The real-time efficacy of content-based publish/subscribe systems is largely dependent on the efficiency of matching algorithms. Current methodologies mainly focus on overall matching performance, often ignoring the dynamic nature and evolving trends of hot events. This paper introduces a novel, learning-driven approach – the proactive adjustment framework (PAF) – tailored to dynamically adapt to hot event trends. By strategically prioritizing subscriptions in alignment with the changing dynamics of hot events, PAF enhances the efficiency of matching algorithms and optimize the system real-time performance. One challenge of PAF is the trade-off that needs to be made between the gains of improving real-time performance by identifying matching subscriptions earlier and the cost of increasing matching time due to subscription classification and adjustment. We design a concise scheme to classify subscriptions, establish a lightweight adjustment mechanism to handle dynamics, and propose an efficient greedy algorithm to compute adjustment plans. This approach helps to mitigate the impact of PAF on matching performance. The experiment results show that the 95th percentile of the determining time of matching subscriptions is improved by about 50.5% and the throughput is also increased by 13%, compared to the baseline SCSL. Furthermore, we integrate PAF into Apache Kafka to augment it as a content-based publish/subscribe system. We test the effectiveness of PAF using two real-world datasets. Compared with two baselines, SCSL and REIN, PAF achieves an improvement of 22.5% and 51.8% respectively in average event transfer latency.

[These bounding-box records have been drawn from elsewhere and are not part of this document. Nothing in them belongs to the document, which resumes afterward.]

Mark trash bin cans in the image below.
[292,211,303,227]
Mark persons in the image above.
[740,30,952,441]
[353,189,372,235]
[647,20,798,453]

在基于内容的发布/订阅系统中,主动事件与预测分析相匹配
基于内容的发布/订阅系统的实时性很大程度上取决于匹配算法的效率。目前的方法主要关注整体匹配性能,往往忽略了热点事件的动态性和演变趋势。本文介绍了一种新颖的、学习驱动的方法——主动调整框架(PAF),该方法是为动态适应热点事件趋势而量身定制的。通过策略性地根据热点事件的动态变化对订阅进行优先排序,PAF提高了匹配算法的效率,并优化了系统的实时性能。PAF的一个挑战是需要在通过更早地识别匹配订阅而提高实时性能的收益和由于订阅分类和调整而增加匹配时间的成本之间进行权衡。设计了一种简洁的订阅分类方案,建立了一种轻量级的调整机制来处理动态,并提出了一种高效的贪婪算法来计算调整计划。这种方法有助于减轻PAF对匹配性能的影响。实验结果表明,与基线SCSL相比,匹配订阅的第95百分位确定时间提高了约50.5%,吞吐量也提高了13%。此外,我们将PAF集成到Apache Kafka中,将其扩展为基于内容的发布/订阅系统。我们使用两个真实世界的数据集来测试PAF的有效性。与SCSL和REIN两个基线相比,PAF在平均事件传输延迟方面分别提高了22.5%和51.8%。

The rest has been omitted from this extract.